A 27-year-old woman with an 8-year history of ulcerative colitis is evaluated during a follow-up examination. The initial colonoscopy after diagnosis showed pancolitis. She has been treated with mesalamine since diagnosis and has had episodes of bloody diarrhea two or three times a year but has otherwise been well. Her most recent colonoscopy 1 year ago when she had increased diarrhea and bleeding showed no progression of disease. Since then, she has been clinically stable.
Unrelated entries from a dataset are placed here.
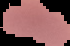

Segmented cell region on a black background. Malaria status: parasitized. Image is 70×46 pixels. From a thin blood smear.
Point out each Plasmodium parasite.
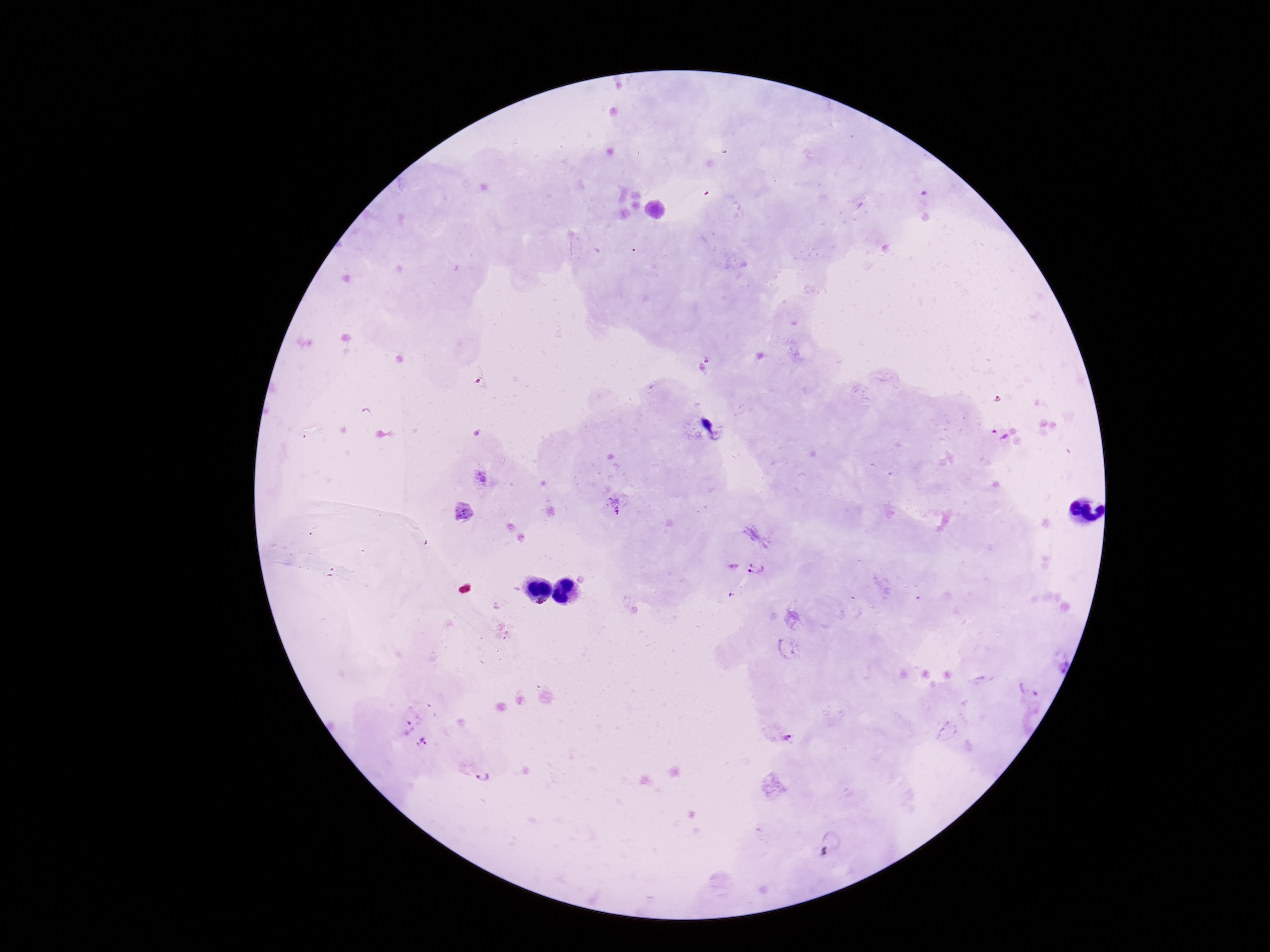
Approximate centers as {x, y} in pixels.
Plasmodium parasites: {715, 426}, {1000, 434}, {616, 506}, {756, 567}, {1031, 688}, {407, 725}, {786, 738}, {426, 745}, {483, 772}.

Summary:
  - Preparation: thick peripheral-blood smear
  - Capture: smartphone camera through the microscope eyepiece
  - Patient malaria status: infected
  - Field of view: single
  - Magnification: 100x
  - Stain: Giemsa
  - Image size: 1270×952 pixels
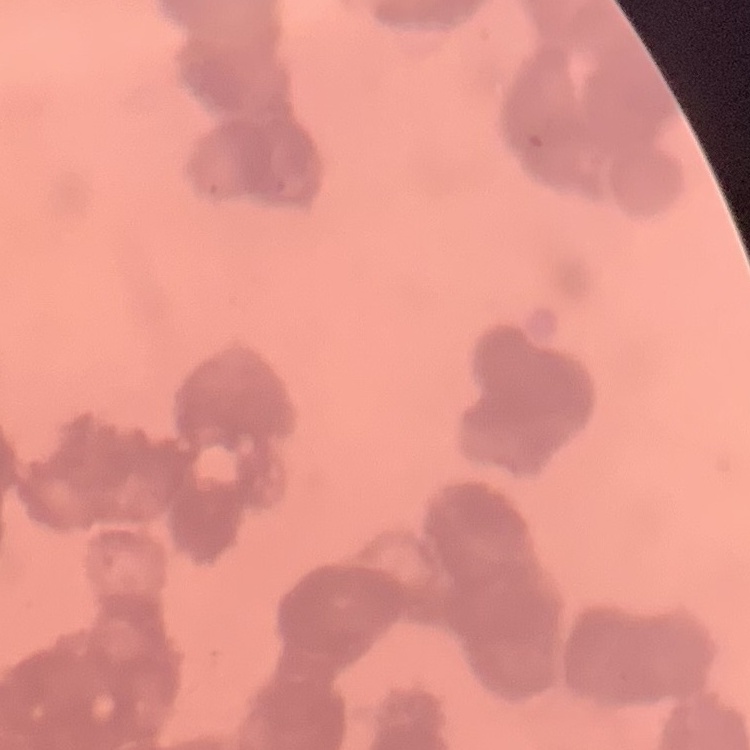
The erythrocytes exhibit rouleaux formation. Thin blood film. Field's or Giemsa stain. Square crop of a larger photomicrograph.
The patient's medical history is otherwise unremarkable, and her only medications are low-dose mesalamine and a multivitamin. There is no family history of colorectal cancer.
On physical examination, vital signs are normal. There is mild abdominal tenderness in the right lower quadrant without rebound or guarding. The rest of the physical examination is normal.
Laboratory studies reveal a normal complete blood count, including leukocyte differential, and a normal serum C-reactive protein level.
The most appropriate management for this patient is annual colonoscopy beginning now. This patient has pancolitis of 8 years' duration. The inflammation involves the ileum and proximal colon. The colon cancer risk in patients with ulcerative colitis or Crohn disease reaches a significant level (estimate annual cancer risk of 1% to 2% per year) after 8 years of inflammation. The cancer risk is slightly delayed for patients with inflammation limited to the distal colon. The recommendation is to initiate a surveillance program with colonoscopy 8 years after onset of disease, with follow-up colonoscopy every 1 to 2 years thereafter. Random biopsies are performed in four-quadrant fashion throughout the entire colon. Colectomy is recommended for patients with dysplastic findings on biopsy.
In wireless capsule endoscopy, a patient swallows a video capsule that by intestinal motility passes through the stomach and into the small intestine. The video capsule transmits images to a recording device worn by the patient. The images are downloaded onto a computer where they can be reviewed. With capsule endoscopy, the small bowel can be visualized in its entirety. There is no recommendation for standard screening for small-bowel carcinoma in the setting of ulcerative colitis or Crohn disease, and therefore, capsule endoscopy is not indicated. Furthermore, capsule endoscopy has no ability to biopsy the bowel wall and assess for dysplasia. Flexible sigmoidoscopy would not reach the at-risk colonic mucosa in the proximal colon beyond the reach of the sigmoidoscope, and annual fecal occult blood testing is insensitive to the diagnosis of colonic dysplasia, the earliest precursor of colon cancer.
- Patients with inflammatory bowel disease should initiate screening for colorectal cancer after 8 years' disease duration.